How to work out frictional torque

[motoxYogi]

Torque = I*alpha, where torque units are N-m and alpha units are rad/s².

What you are saying is that

N.m = kg.m²(rad/s²)
or(kg.m/s²)(m) = kg.m²(rad/s²)

or am I missing something?

 

[Doc Al]

What you are saying is that

N.m = kg.m²(rad/s²)
or(kg.m/s²)(m) = kg.m²(rad/s²)

or am I missing something?

Yes. Dimensionally, radians have no significance.

 

[motoxYogi]

Yes. Dimensionally, radians have no significance.

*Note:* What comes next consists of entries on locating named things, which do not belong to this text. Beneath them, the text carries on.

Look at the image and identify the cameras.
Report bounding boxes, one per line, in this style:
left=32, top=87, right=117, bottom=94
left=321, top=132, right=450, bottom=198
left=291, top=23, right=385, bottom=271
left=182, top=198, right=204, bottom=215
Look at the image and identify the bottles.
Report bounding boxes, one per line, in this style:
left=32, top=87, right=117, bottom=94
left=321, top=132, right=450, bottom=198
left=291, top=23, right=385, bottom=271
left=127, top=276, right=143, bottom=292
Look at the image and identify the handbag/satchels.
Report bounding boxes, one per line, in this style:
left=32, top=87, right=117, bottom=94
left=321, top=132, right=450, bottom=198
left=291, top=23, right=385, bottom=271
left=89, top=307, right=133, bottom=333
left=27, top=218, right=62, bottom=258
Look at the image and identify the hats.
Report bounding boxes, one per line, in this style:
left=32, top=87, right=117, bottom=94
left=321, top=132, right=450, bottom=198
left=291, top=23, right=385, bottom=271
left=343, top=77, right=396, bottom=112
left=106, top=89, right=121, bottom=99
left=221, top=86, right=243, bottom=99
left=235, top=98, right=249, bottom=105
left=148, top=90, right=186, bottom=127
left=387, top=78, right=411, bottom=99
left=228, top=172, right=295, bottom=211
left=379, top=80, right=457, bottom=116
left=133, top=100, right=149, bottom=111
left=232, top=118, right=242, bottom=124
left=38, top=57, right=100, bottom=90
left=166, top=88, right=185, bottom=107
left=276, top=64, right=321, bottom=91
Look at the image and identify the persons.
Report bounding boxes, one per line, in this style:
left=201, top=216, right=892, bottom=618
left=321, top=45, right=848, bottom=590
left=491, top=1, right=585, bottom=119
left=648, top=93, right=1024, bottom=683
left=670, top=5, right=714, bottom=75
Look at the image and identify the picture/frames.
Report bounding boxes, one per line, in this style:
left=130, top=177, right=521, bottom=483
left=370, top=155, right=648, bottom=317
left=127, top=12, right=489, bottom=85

I apologize for wasting everyones time then. Sorry

 

[asiwrasse]

I was confusing myself, by ignoring the fact that the wheel turning actually makes the tension in the rope less. It's all coming together now I think...

Tension in the rope Ft = (0.5* -0.44) + (0.5*9.81) = 4.685N
Torque in the rope = 4.685 * 0.212 = 0.993Nm

So Frictional Torque = 0.993 - 0.2 = 0.793Nm (Lower than previous answer as I said before)

New to the forum thing! Working through the problem I am following it as far as the tension in the rope, but am a little confused by the next line - torque in the rope, which is obviously the tension * the radius of gyration, why are we multiplying these two together? Any help appreciated.

 

[asiwrasse]

should it not be the radius of the pulley, 300mm? that we are multiplying by 4.685?

 

[Doc Al]

Working through the problem I am following it as far as the tension in the rope, but am a little confused by the next line - torque in the rope, which is obviously the tension * the radius of gyration, why are we multiplying these two together? Any help appreciated.

Oops. That's an error, of course.

should it not be the radius of the pulley, 300mm? that we are multiplying by 4.685?

Yes.

 

[asiwrasse]

excellent, no confusion now, thanks for the reply.

 

[saucysaunders]

Torque in rope = 4.685 * 0.300 = 1.4055

Frictional Torque therefore = 1.4055 - 0.199935 = 1.21 Nm